A common question among business owners is how to properly pay themselves from their businesses. The correct method depends on their business structure. Please follow the steps below to help you navigate this issue.


Sole Proprietors and Single-Member LLCs:


  • You cannot be on payroll. Instead, you take owner’s draws as needed.

  • You report net earnings on Schedule C of your personal tax return.

  • You pay self-employment taxes (15.3 percent) on your self-employment net income.


 Partnerships and Multimember LLCs:


  Partners cannot receive W-2 wages.

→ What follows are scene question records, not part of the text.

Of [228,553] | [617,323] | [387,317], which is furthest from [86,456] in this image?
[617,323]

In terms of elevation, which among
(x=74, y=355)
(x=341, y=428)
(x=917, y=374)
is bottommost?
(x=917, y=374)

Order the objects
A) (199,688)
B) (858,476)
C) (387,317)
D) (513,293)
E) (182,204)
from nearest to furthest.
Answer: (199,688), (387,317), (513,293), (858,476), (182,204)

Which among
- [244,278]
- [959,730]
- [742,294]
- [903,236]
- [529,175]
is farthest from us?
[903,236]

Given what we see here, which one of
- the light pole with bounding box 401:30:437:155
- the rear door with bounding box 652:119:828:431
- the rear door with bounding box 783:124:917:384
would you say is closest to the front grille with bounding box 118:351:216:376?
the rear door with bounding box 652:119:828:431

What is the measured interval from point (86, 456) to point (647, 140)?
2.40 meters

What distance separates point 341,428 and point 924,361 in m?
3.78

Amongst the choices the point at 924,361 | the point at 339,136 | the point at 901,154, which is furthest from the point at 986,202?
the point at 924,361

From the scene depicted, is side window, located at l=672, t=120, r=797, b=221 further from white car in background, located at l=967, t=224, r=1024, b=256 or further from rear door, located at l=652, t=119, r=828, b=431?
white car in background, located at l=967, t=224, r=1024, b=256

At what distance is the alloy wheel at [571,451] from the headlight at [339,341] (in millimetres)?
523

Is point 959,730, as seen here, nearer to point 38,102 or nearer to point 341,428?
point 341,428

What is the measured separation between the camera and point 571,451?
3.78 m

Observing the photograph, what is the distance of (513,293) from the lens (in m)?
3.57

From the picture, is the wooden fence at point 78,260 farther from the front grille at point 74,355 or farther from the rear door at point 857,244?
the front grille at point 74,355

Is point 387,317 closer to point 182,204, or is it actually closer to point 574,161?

Instead, they receive:


  • guaranteed payments for services, taxed as income and subject to self-employment tax, and

  • profit distributions, which are generally subject to self-employment taxes (except for passive limited partners).


Cash withdrawals are made through partner draws or profit distributions per the partnership agreement.


S Corporations:


  • You must pay yourself a reasonable salary as an employee via W-2 wages, which are subject to FICA taxes (15.3 percent, split between you and the corporation).

  • Any additional profits are taxed to you personally but can be distributed tax-free.


C Corporations:


The corporation pays taxes at a flat 21 percent rate.


You can receive compensation in two ways:


  • W-2 wages, subject to payroll taxes, or

  • Dividends, which are taxed twice—once at the corporate level and again at your personal level.